→ Supplied passage
##########
# Joystick troubles on bucket



## Kaptain_K

Trying to fix the joystick controls on my Hi-Ranger 52pbi....not sure what I am doing. The other day, the lower boom would not operate with the joystick, just the upper. Also, the boom will work fine with the lower controls, but now started working without the safety button being pushed....weird. I found a broken fluid line to the joystick, which already had a 3" patch at the end...so I just replaced the last 3" again with similar 1/4" poly tubing. So now the joystick won't operate at all, but things are back to normal with the safety button on the lower controls...it will only work with that button pushed. I don't see my new 3" tubing filling with fluid...just a lil bit in there. Might need to be bled, but I'd think it would work a little bit. Any ideas until I can find a manual? Basic bleeding procedure? Manual? 
~Kap't K


----------



## wheelloader123

*HiRanger Trouble*

I'll see if I can help. I've had a number of these units and have addressed just about every issue you can have with them. It does sound like you need to bleed the lines. Also, the lines may haved cracked (generally at the knuckle). As for your replacement tubing, is it "exactly" like the existing tubing or is it more "flexible"? Sometimes people will unknowingly replace it with the more elastic, plastic tubing which can expand and "absorb" the pressure of the line, causing the fluid not to actuate the lower valve.
##########
→ Stated goal a
From the forum thread on the bucket truck joystick, reproduce word for word the part starting with "## Kaptain_K" and going on through "bleeding procedure? Manual?".

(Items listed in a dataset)
##########
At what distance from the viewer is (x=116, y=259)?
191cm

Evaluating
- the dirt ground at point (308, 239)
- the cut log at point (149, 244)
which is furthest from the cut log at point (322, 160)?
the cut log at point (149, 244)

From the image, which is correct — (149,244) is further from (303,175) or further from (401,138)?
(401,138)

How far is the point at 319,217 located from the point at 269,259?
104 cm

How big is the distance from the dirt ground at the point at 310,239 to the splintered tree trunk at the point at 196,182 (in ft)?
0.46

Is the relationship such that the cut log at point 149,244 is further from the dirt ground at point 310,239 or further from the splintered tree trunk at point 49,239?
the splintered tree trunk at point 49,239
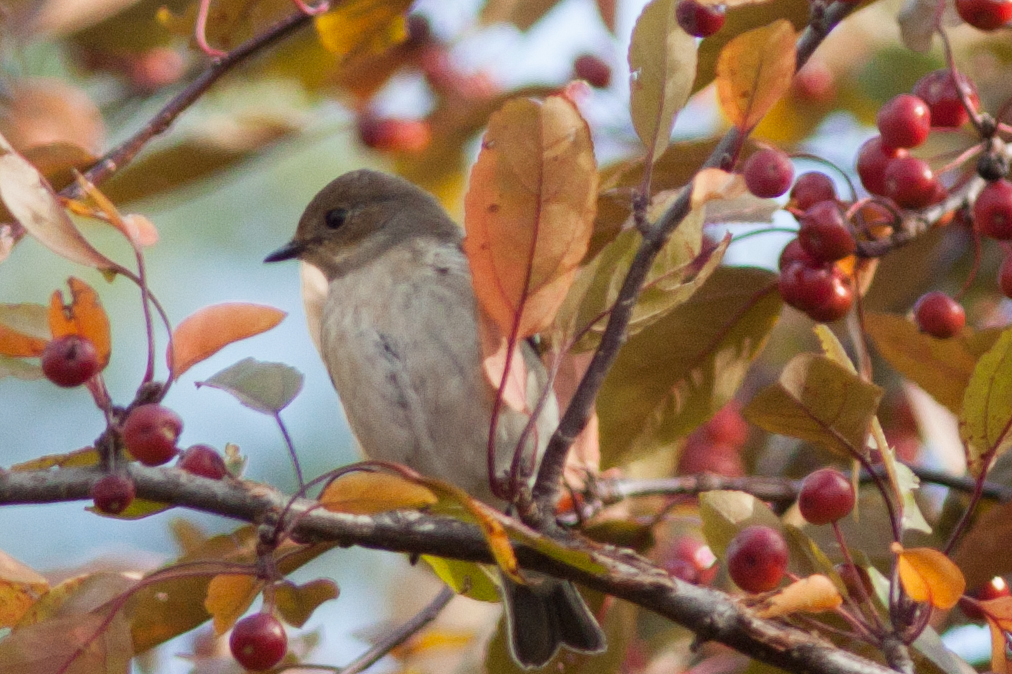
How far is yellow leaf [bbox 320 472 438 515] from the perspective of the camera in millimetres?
2189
##########
→ Stated goal b
Duplicate the lines of the listing, starting with the line with "How big is the" and going on through the end of the listing, and leave out any pictures.

→ Correct answer a
## Kaptain_K

Trying to fix the joystick controls on my Hi-Ranger 52pbi....not sure what I am doing. The other day, the lower boom would not operate with the joystick, just the upper. Also, the boom will work fine with the lower controls, but now started working without the safety button being pushed....weird. I found a broken fluid line to the joystick, which already had a 3" patch at the end...so I just replaced the last 3" again with similar 1/4" poly tubing. So now the joystick won't operate at all, but things are back to normal with the safety button on the lower controls...it will only work with that button pushed. I don't see my new 3" tubing filling with fluid...just a lil bit in there. Might need to be bled, but I'd think it would work a little bit. Any ideas until I can find a manual? Basic bleeding procedure? Manual?

→ Correct answer b
How big is the distance from the dirt ground at the point at 310,239 to the splintered tree trunk at the point at 196,182 (in ft)?
0.46

Is the relationship such that the cut log at point 149,244 is further from the dirt ground at point 310,239 or further from the splintered tree trunk at point 49,239?
the splintered tree trunk at point 49,239
How far is yellow leaf [bbox 320 472 438 515] from the perspective of the camera in millimetres?
2189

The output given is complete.